The task: The data below holds a line containing "La inevitable soledad de la persona agresiva" and a line containing "NEUTROGENA LIGHT THERAPY"; please quote exactly those two lines and every line between them, and nothing else.

Data to process:
◇ ◇ ◇ ◇ ◇ ◇ ◇
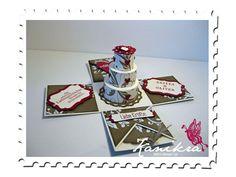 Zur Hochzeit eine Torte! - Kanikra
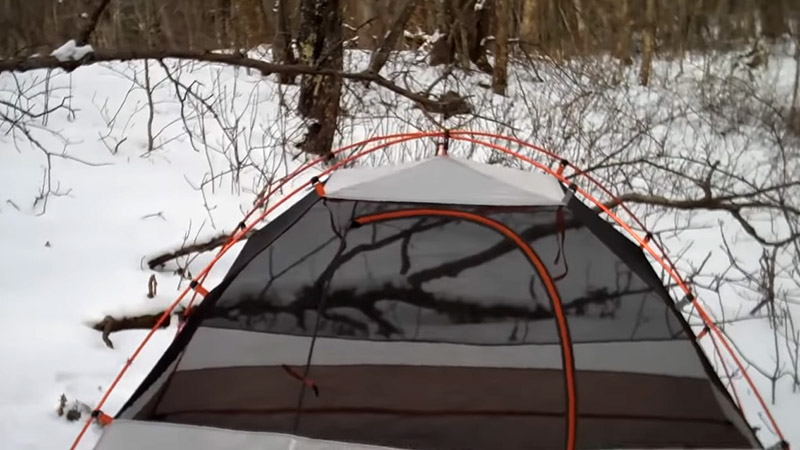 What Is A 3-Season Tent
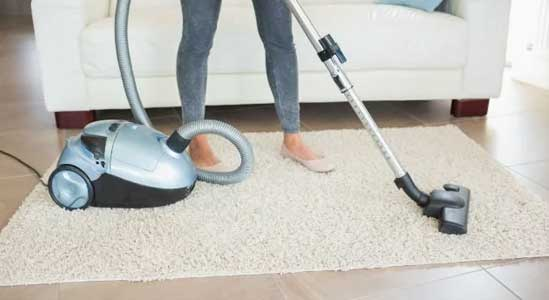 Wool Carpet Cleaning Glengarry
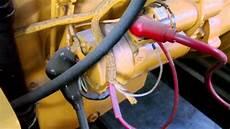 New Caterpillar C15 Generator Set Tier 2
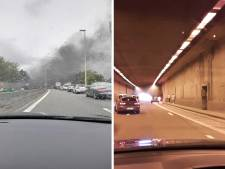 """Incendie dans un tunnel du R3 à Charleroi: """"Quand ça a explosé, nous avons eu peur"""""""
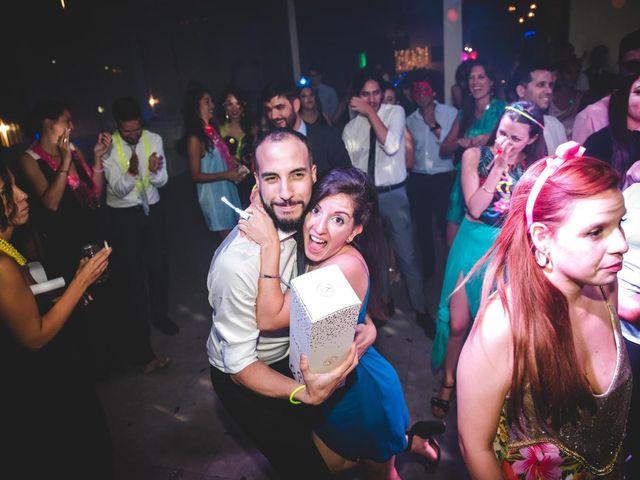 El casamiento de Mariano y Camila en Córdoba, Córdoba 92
◇ ◇ ◇ ◇ ◇ ◇ ◇
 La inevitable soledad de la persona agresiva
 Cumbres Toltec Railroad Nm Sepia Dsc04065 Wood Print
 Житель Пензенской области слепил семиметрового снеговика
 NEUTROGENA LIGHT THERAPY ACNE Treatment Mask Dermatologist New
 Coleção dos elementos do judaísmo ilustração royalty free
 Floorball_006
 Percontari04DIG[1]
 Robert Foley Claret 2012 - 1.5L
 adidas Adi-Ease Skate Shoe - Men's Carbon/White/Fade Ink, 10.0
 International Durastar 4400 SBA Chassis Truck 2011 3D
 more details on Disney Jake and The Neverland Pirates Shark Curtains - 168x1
◇ ◇ ◇ ◇ ◇ ◇ ◇
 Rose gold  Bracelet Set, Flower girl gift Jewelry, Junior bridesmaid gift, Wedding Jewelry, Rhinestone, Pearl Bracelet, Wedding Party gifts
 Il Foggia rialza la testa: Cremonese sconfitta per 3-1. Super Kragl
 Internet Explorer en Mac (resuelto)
◇ ◇ ◇ ◇ ◇ ◇ ◇
Response:
 La inevitable soledad de la persona agresiva
 Cumbres Toltec Railroad Nm Sepia Dsc04065 Wood Print
 Житель Пензенской области слепил семиметрового снеговика
 NEUTROGENA LIGHT THERAPY ACNE Treatment Mask Dermatologist New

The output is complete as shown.